More common than these large-scale evictions, however, are various types of low-level harassment of
street traders that stems in part from uncertain policy and legal environments. This type of everyday
harassment typically requires vendors who do not have licenses or permits to pay bribes to local
authorities and subjects them to confiscation of merchandise. But many cities have not issued licenses
to street vendors in recent years. Also, where licences are issued (as is the case in a number of cities in
Asia) the number of vendors considerably exceeds the number of licences.2 In many countries there is a
hostile legislative environment. There is a recent trend on the African continent, for example, for not
only banning street vending but also treating purchasing from street vendors as a criminal offence (e.g.
in Malawi, Nigeria and Zambia). While in China questions have been raised about the ongoing
harassment of street vendors by urban management officers called chengguan. There are however also
encouraging trends particularly in India and South Africa of street vendors negotiating with cities to find
solutions for inclusive and effective management of street trade.

India is one of very few countries to have developed a national policy on street vending. Adopted in
2004, the objective of the National Policy on Urban Street Vendors is to promote a supportive
environment for street vendors to earn their livelihoods, while reducing congestion and maintaining
sanitary conditions in public spaces. Sinha and Roever (2011) outline the role played by the National
Association of Street Vendors of India (NASVI) and SEWA in securing this policy. They also show that,
although there are challenges with implementation, the policy has played an important role in
advocating for street vendors rights in numerous Indian cities. In September 2012, again thanks to the
advocacy of NASVI, SEWA, and other organizations, a draft street vending law, the Protection of
Livelihood and Regulation of Street Vending Bill, 2012, was presented to the Parliament of India. The law
holds the potential of giving the national policy legal standing and could impact positively on the
estimated 10 million street vendors operating in India. (See Chen et al. 2013 for further details.)
Building on the recommendations of the national policy, the city of Bhubaneshwar in India developed a
public, private and community partnership model for street vending after years of conflict between
street traders and local authorities. This has entailed dedicated and legally sanctioned vending zones in
public space, as well as attractive fixed kiosks, partially funded by formal businesses.
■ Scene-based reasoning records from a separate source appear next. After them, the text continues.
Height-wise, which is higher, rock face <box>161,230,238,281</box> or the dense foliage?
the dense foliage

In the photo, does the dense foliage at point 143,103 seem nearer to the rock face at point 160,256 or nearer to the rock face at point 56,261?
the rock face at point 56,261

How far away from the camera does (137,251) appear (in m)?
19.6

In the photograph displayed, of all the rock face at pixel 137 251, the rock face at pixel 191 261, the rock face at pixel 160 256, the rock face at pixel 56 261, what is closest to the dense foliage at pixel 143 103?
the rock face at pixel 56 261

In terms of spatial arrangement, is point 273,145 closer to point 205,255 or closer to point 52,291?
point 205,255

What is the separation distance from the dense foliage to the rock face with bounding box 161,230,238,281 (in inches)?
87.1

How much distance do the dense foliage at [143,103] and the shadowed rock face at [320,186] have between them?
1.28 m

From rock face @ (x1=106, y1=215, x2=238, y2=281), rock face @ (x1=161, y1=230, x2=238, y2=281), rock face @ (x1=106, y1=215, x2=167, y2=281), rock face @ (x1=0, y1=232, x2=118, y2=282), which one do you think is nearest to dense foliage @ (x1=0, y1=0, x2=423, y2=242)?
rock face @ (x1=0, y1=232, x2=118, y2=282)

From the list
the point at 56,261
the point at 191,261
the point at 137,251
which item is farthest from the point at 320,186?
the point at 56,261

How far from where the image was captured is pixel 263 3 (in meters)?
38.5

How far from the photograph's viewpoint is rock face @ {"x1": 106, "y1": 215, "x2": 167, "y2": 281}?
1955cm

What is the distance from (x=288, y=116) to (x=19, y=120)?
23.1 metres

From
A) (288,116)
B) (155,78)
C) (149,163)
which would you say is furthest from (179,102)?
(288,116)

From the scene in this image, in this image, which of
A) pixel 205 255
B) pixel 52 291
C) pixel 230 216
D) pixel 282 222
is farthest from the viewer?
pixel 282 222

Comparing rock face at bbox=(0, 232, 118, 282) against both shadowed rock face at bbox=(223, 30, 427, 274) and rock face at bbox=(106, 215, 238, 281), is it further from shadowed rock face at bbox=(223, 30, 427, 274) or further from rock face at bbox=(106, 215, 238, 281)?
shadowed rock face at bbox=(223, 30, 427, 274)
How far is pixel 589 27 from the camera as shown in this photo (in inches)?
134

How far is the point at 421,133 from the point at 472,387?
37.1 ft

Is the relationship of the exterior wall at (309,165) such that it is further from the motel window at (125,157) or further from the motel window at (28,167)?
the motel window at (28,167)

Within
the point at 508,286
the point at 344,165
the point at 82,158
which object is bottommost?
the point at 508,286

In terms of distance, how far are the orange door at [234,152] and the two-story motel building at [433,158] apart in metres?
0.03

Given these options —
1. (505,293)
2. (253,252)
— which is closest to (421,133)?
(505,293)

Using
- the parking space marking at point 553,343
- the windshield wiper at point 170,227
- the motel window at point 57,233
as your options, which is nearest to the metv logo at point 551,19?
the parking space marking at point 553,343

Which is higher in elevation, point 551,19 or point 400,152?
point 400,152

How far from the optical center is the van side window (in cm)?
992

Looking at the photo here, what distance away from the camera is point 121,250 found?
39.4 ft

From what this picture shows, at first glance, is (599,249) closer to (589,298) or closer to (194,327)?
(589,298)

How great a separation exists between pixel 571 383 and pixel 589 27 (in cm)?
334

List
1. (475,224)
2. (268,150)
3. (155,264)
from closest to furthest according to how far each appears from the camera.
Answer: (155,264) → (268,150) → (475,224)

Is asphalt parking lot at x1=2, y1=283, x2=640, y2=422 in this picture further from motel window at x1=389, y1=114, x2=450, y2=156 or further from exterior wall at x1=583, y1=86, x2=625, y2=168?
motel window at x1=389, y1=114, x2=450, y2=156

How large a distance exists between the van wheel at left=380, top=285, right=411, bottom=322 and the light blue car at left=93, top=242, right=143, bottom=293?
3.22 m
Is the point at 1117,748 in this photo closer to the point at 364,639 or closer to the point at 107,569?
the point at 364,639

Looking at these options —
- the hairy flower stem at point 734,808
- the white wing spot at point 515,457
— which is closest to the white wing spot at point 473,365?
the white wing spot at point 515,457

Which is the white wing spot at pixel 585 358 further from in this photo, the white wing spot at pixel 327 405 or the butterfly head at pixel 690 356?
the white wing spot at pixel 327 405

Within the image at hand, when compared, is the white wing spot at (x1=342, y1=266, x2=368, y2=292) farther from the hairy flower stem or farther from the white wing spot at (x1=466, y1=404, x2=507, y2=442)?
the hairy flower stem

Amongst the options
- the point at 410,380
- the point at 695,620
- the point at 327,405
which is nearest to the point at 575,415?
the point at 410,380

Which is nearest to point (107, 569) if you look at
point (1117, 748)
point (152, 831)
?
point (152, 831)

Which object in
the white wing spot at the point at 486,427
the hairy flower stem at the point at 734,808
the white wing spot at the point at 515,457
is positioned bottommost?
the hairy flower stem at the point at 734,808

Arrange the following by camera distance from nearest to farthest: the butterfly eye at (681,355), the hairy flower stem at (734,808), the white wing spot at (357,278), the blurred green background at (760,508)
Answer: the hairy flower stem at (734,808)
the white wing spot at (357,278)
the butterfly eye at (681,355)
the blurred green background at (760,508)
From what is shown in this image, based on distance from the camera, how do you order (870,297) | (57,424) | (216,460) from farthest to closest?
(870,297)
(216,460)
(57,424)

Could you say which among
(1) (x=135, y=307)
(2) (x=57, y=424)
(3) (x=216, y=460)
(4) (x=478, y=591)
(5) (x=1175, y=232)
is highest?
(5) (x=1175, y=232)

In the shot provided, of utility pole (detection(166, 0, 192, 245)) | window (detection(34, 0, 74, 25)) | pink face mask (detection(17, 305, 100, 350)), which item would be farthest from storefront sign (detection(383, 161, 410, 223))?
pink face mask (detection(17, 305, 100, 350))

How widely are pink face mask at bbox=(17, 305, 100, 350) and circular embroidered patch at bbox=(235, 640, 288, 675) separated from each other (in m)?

There was an
inclusive planning process, from joint planning of the conceptual model to the realization of 54 vending
zones. (See Kumar 2012 for further details.)

Municipal Solid Waste Management & Waste Pickers


Millions of people worldwide−a large number of them women−make a living collecting, sorting,
recycling, and selling valuable materials that someone else has thrown away. Waste pickers constitute
about 1 per cent of urban employment in many countries (Vanek et al. 2014). They contribute to public
health and lower the costs of solid waste management borne by municipalities (UN Habitat 2010;
Scheinberg 2012). Further recycling is one of the cheapest, fastest ways to reduce greenhouse gas
emissions and use fewer virgin resources (Tellus Institute 2008).
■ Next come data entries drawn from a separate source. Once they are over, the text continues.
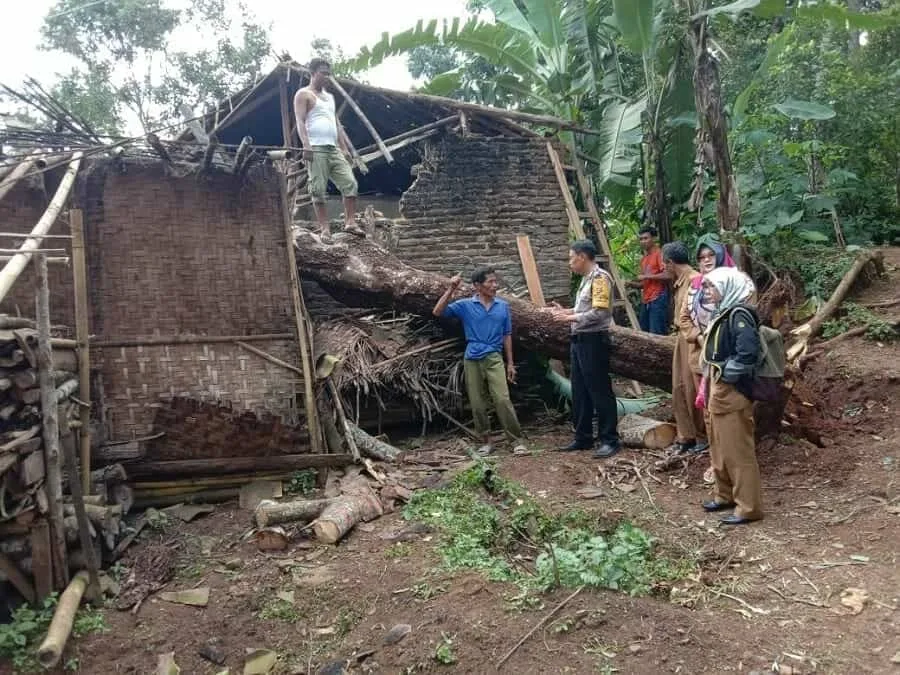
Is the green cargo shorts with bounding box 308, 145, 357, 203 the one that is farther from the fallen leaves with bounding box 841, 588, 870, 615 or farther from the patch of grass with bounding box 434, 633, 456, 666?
the fallen leaves with bounding box 841, 588, 870, 615

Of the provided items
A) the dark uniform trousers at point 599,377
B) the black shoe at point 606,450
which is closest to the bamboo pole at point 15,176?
the dark uniform trousers at point 599,377

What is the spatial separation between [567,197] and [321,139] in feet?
11.3

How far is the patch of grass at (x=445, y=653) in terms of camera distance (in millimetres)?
3029

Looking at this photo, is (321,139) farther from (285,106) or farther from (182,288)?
(285,106)

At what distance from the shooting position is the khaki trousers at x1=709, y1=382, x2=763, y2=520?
170 inches

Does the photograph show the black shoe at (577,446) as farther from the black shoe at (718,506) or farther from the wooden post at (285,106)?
the wooden post at (285,106)

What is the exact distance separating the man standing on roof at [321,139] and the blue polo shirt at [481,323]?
153 centimetres

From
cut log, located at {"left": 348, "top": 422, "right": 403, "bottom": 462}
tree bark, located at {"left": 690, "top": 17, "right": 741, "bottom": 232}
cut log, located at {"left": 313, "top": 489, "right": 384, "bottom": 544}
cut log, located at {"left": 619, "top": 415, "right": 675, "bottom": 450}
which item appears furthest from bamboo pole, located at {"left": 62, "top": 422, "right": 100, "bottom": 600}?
tree bark, located at {"left": 690, "top": 17, "right": 741, "bottom": 232}

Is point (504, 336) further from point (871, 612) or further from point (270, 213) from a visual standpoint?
point (871, 612)

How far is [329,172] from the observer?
7066mm

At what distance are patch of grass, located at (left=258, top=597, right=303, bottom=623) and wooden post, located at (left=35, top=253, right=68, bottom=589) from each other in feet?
3.58

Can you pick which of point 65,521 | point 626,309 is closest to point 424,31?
point 626,309

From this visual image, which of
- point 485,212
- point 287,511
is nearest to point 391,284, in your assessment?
point 485,212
Despite progress made in highlighting the contribution of waste pickers to recycling and climate change
mitigation, waste pickers in many contexts work in deplorable conditions, receiving little or no support
from local authorities and facing continual threats. Waste pickers are often subject to arbitrary pricing
by middlemen and to harassment on the streets. Further there is a global trend of privatizing the
collection, transport, and disposal of waste and recyclables. At a meeting of waste pickers from 34
countries held in Pune, India in April 2012, privatization (usually leading to waste-to-energy schemes)
was highlighted as the greatest threat to livelihoods. There are however also encouraging trends
particularly in Latin America and India of waste collectors forming themselves into co-operatives. This
places them in a stronger position to secure better prices from middle men, negotiate with local
authorities for access to waste and appropriate facilities but also defend their rights.

Peru and Brazil have both passed progressive national laws that support the formalization of waste
picking and encourage cooperatives. In Peru, Law 29.419 which regulates the activity of waste pickers
was passed in 2010. This law, which was developed through a participatory process involving
representatives of the waste pickers’ movements, encourages formalization via incentives to waste
pickers’ cooperatives (reduction of taxes; capacity building programmes) and promotes integration of
cooperatives into municipal recycling schemes. Brazil has a whole set of laws at the local, federal and
national levels that mandate the inclusion of waste picker cooperatives/associations in solid waste
management (see Dias, 2011a for further details). For example, a 2006 Presidential Decree commits
state institutions to segregation of waste at source and donation of the waste to waste picker
cooperatives and/or associations; and 2007 national guidelines for basic sanitation include a provision
that gives preference to hiring waste picker associations or cooperatives.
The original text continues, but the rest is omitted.